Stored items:
----
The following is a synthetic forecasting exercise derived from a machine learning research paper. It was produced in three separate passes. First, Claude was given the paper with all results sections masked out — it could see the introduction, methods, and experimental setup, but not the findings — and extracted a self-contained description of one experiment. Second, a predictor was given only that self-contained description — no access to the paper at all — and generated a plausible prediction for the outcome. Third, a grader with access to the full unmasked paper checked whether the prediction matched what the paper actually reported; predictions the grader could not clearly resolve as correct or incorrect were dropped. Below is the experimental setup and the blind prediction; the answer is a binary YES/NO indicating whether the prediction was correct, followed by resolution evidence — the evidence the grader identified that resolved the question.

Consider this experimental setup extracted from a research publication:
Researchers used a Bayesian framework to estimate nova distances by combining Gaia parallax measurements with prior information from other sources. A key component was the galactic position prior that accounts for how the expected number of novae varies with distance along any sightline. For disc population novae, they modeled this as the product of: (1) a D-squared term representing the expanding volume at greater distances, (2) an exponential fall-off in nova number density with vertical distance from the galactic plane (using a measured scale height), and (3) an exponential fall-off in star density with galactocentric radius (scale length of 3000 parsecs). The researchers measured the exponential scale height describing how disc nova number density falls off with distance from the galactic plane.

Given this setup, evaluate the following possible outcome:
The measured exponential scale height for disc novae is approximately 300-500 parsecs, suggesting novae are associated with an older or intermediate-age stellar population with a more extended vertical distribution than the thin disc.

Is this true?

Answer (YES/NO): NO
----
## PROBLEM TO SOLVE
Exactly as given, restate all the lines above.

## YOUR SOLUTION
The following is a synthetic forecasting exercise derived from a machine learning research paper. It was produced in three separate passes. First, Claude was given the paper with all results sections masked out — it could see the introduction, methods, and experimental setup, but not the findings — and extracted a self-contained description of one experiment. Second, a predictor was given only that self-contained description — no access to the paper at all — and generated a plausible prediction for the outcome. Third, a grader with access to the full unmasked paper checked whether the prediction matched what the paper actually reported; predictions the grader could not clearly resolve as correct or incorrect were dropped. Below is the experimental setup and the blind prediction; the answer is a binary YES/NO indicating whether the prediction was correct, followed by resolution evidence — the evidence the grader identified that resolved the question.

Consider this experimental setup extracted from a research publication:
Researchers used a Bayesian framework to estimate nova distances by combining Gaia parallax measurements with prior information from other sources. A key component was the galactic position prior that accounts for how the expected number of novae varies with distance along any sightline. For disc population novae, they modeled this as the product of: (1) a D-squared term representing the expanding volume at greater distances, (2) an exponential fall-off in nova number density with vertical distance from the galactic plane (using a measured scale height), and (3) an exponential fall-off in star density with galactocentric radius (scale length of 3000 parsecs). The researchers measured the exponential scale height describing how disc nova number density falls off with distance from the galactic plane.

Given this setup, evaluate the following possible outcome:
The measured exponential scale height for disc novae is approximately 300-500 parsecs, suggesting novae are associated with an older or intermediate-age stellar population with a more extended vertical distribution than the thin disc.

Is this true?

Answer (YES/NO): NO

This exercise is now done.